Everyone benefits from healthy competition in AI chips. Fair access to advanced semiconductors will help ensure that the potential benefits from AI are widely shared, not restricted to a narrow elite. It will give smaller and nimbler companies a fair chance, ensuring that AI innovation doesn’t take place on big tech’s terms. And it will increase choice and lower costs for businesses, resulting in more affordable products and services for consumers. And by reducing our dependence on one all-powerful producer, it will strengthen our resilience to supply chain disruption and technological failures, such as the Covid-19 pandemic or the recent CrowdStrike/Microsoft IT outage.

And there’s another reason to be wary of a hyper-concentrated chip market: AI regulation, be it the EU’s AI Act or the White House executive order on AI, is emerging slowly, putting Nvidia – which gets to decide who gets chips for what – in a quasi-regulatory role. That’s not the way things should work; regulatory policy is a public function, and a for-profit company should not be allowed, through its sheer size, to fill the vacuum. But Nvidia likes it this way, and has stepped up lobbying to try to maintain its de facto control of global AI.
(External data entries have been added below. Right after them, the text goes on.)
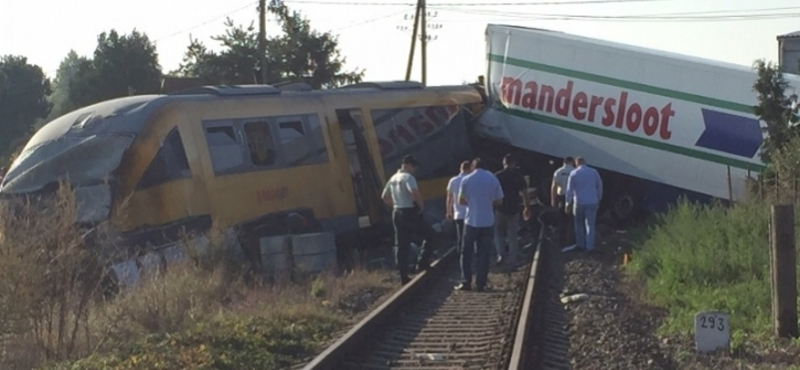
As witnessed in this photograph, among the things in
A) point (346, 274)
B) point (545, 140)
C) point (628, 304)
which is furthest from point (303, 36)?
point (628, 304)

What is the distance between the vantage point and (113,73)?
5850 centimetres

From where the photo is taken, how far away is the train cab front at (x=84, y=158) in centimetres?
1766

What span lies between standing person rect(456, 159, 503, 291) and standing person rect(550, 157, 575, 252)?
5.66m

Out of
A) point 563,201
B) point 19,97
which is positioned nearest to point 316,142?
point 563,201

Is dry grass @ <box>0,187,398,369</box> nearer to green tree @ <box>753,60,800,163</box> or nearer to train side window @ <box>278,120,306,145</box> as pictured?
train side window @ <box>278,120,306,145</box>

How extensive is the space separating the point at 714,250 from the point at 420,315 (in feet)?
13.2

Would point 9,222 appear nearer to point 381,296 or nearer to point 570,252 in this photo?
point 381,296

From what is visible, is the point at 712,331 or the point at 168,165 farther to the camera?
the point at 168,165

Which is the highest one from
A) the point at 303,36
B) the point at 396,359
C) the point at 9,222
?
the point at 303,36

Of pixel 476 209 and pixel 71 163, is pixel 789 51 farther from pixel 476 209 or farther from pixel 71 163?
pixel 71 163

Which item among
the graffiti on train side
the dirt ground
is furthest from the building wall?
the dirt ground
Nvidia’s dramatic rise has taken many by surprise. But while it may be big tech’s “new kid on the block”, that doesn’t mean it should get a free pass from regulators to abuse its monopoly power. By engaging in practices that lock in customers and keep out competitors, Nvidia is trying to rig the AI market in a way that furthers its interests while undermining the public interest. Competition authorities around the world were too slow to stop today’s tech giants from dominating Web 2.0. They can’t afford to repeat the same mistake with Nvidia and AI.